Montreal Canadiens: Cale Fleury on Waivers Reminder Habs Lost Nothing in Expansion
The Montreal Canadiens had the most surprising protection list of all 30 teams in the NHL leading up to the expansion draft in the offseason.
The Seattle Kraken were joining the league and were eligible to take one player from every team in the league except for the Vegas Golden Knights. Most lists were fairly predictable, but the Habs had huge surprises.
First of all, it was announced leading up to the draft that Shea Weber would miss the entire 2021-22 season and would not be protected in expansion.
Then, it was also revealed that Carey Price’s name would not be on the protected list submitted by the Montreal Canadiens ahead of the expansion draft. This meant the Seattle Kraken could just take Price from the Habs for nothing at all in return if they wanted him. The only caveat was his contract, but then some injury questions began to linger in the media as well.

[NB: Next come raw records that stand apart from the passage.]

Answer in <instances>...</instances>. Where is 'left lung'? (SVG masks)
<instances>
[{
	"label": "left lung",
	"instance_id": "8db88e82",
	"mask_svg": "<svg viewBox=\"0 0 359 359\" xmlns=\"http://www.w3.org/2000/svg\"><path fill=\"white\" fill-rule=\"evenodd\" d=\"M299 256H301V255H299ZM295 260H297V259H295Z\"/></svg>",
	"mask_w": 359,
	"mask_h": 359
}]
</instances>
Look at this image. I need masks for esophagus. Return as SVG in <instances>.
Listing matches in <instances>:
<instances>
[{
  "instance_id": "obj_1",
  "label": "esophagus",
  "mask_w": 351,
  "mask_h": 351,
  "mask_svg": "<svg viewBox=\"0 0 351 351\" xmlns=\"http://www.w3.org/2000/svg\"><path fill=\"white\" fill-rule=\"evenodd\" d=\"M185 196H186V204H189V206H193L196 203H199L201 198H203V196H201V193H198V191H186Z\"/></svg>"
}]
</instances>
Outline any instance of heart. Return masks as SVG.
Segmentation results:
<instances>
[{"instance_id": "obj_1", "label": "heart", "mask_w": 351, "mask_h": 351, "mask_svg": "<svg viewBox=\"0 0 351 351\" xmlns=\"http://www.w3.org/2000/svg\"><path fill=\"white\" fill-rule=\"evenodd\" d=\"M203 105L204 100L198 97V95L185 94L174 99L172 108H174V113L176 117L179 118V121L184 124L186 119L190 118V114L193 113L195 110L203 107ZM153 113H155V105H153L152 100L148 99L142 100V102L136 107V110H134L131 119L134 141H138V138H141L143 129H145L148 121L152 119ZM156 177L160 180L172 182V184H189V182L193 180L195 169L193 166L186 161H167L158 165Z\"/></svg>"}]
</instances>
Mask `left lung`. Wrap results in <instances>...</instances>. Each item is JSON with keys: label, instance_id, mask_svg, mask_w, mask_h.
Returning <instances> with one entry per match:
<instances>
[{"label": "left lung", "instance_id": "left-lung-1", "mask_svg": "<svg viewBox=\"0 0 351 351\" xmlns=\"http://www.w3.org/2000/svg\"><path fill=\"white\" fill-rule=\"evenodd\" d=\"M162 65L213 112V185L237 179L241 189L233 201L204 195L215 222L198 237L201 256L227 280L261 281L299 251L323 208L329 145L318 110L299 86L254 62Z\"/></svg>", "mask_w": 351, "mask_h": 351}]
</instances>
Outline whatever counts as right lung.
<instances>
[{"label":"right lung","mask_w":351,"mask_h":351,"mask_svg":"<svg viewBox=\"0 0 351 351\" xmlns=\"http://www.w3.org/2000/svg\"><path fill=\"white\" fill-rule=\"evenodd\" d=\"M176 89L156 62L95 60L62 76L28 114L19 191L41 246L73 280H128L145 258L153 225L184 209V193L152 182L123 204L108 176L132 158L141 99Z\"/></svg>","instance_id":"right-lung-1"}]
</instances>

Price has five years left on his contract at $10.5 million per year and an expansion team would need to decide if they want to add that kind of cap hit to their roster on day one. Then, the injury rumours started floating and it sounded like Price was going to miss as much time as Weber.

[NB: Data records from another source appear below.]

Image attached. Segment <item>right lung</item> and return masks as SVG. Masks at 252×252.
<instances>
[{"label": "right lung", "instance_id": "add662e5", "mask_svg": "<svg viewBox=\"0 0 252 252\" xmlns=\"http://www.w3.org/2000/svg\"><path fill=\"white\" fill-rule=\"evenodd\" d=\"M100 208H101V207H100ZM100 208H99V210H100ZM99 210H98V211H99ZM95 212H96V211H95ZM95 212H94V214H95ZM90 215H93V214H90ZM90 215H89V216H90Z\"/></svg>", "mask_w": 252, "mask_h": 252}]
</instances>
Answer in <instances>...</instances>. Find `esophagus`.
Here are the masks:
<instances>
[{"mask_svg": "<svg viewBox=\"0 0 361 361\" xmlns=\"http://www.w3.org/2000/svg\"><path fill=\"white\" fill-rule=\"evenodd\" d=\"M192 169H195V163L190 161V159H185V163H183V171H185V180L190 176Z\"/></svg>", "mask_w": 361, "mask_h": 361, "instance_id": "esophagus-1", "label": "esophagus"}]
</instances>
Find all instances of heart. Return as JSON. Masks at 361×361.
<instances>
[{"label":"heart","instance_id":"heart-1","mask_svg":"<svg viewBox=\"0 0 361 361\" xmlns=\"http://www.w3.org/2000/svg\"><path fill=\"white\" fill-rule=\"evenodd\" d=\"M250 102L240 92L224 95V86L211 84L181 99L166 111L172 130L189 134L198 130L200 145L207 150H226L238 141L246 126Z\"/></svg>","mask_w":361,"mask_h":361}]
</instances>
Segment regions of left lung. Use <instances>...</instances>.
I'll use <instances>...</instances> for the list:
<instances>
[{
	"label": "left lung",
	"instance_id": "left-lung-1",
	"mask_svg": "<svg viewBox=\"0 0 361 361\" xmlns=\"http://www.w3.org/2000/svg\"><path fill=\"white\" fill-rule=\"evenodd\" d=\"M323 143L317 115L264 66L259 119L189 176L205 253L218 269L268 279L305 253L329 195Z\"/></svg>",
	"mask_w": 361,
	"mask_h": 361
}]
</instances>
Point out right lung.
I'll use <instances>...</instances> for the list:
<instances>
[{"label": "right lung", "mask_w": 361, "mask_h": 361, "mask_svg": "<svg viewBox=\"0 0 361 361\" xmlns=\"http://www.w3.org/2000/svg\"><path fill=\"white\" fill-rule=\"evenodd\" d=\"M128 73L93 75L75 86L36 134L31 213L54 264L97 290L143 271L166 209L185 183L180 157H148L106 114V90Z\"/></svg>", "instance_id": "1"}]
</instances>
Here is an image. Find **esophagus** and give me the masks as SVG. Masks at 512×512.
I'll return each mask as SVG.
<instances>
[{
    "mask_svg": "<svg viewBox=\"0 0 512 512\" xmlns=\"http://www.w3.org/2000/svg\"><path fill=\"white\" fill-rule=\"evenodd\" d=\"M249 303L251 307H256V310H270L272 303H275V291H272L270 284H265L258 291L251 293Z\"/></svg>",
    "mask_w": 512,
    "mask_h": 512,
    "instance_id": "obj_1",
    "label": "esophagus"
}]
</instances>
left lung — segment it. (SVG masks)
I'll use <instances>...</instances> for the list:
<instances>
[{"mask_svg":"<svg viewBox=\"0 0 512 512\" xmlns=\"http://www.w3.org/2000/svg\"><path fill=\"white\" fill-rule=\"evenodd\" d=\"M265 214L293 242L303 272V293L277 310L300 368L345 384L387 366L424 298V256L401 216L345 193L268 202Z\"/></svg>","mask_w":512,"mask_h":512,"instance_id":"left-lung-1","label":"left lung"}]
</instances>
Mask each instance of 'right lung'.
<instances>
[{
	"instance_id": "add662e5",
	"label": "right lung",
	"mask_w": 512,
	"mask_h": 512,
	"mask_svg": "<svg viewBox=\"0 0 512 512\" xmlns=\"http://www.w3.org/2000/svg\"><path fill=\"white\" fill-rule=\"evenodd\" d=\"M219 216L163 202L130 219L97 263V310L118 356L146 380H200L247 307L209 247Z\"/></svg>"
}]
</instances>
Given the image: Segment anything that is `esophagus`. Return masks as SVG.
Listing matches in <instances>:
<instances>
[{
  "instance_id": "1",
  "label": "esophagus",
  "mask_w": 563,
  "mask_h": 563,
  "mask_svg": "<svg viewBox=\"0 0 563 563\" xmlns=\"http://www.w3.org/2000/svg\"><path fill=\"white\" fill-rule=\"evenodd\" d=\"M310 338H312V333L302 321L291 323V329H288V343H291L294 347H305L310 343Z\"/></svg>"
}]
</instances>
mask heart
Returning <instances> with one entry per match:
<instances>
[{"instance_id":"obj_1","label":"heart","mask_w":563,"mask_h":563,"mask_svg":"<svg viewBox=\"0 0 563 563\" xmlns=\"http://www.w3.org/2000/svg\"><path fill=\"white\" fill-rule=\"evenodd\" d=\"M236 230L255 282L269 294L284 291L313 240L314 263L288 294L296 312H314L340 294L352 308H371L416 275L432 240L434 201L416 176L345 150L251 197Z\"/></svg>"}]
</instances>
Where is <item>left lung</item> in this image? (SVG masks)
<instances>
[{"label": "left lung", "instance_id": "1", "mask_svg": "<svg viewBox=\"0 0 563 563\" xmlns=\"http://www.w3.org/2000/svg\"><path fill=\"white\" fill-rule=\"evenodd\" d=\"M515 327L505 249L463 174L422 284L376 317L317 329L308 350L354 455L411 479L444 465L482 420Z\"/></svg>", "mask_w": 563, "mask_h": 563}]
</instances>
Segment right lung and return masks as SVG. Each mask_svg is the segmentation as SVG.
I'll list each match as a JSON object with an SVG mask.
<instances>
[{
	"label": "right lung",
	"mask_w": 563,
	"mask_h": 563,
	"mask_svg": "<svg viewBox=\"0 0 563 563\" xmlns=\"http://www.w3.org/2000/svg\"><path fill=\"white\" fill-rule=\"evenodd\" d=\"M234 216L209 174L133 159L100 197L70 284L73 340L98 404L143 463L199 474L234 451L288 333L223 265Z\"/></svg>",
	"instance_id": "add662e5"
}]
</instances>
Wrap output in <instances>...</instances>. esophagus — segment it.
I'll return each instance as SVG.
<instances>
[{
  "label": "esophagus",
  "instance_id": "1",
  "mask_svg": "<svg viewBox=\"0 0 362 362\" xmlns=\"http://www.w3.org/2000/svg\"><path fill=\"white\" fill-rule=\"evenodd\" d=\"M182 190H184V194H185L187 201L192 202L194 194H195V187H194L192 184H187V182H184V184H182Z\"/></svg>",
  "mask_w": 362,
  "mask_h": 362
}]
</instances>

Ultimately, the Kraken chose to take a safer route and selected Cale Fleury instead.
It could have been a lot worse. The Kraken could have chosen Price to be the face of their franchise leaving the Habs scrambling to replace him. They could have taken Jonathan Drouin, taking a skilled top six winger from the Habs or Jake Evans, further weakening the Canadiens at a key position.
But they chose Fleury, a depth defender who played all of last season in the American Hockey League. Yesterday, they put Fleury on waivers, leaving him exposed to be selected by anyone in the league today.
After losing him for nothing, the Canadiens may be tempted to try and bring him back for nothing. With Joel Edmundson still having not played at all at camp and Sami Niku out for a while, maybe Fluery could crack the opening night roster, but probably not ahead of Jeff Petry, Ben Chiarot, David Savard, Alexander Romanov, Brett Kulak or Chris Wideman.
That’s assuming Edmundson and Niku remain out until the regular season and Kaiden Guhle doesn’t make the team.
It just goes to show the Habs made out as good as we could have hoped with expansion and that it could have been so much worse.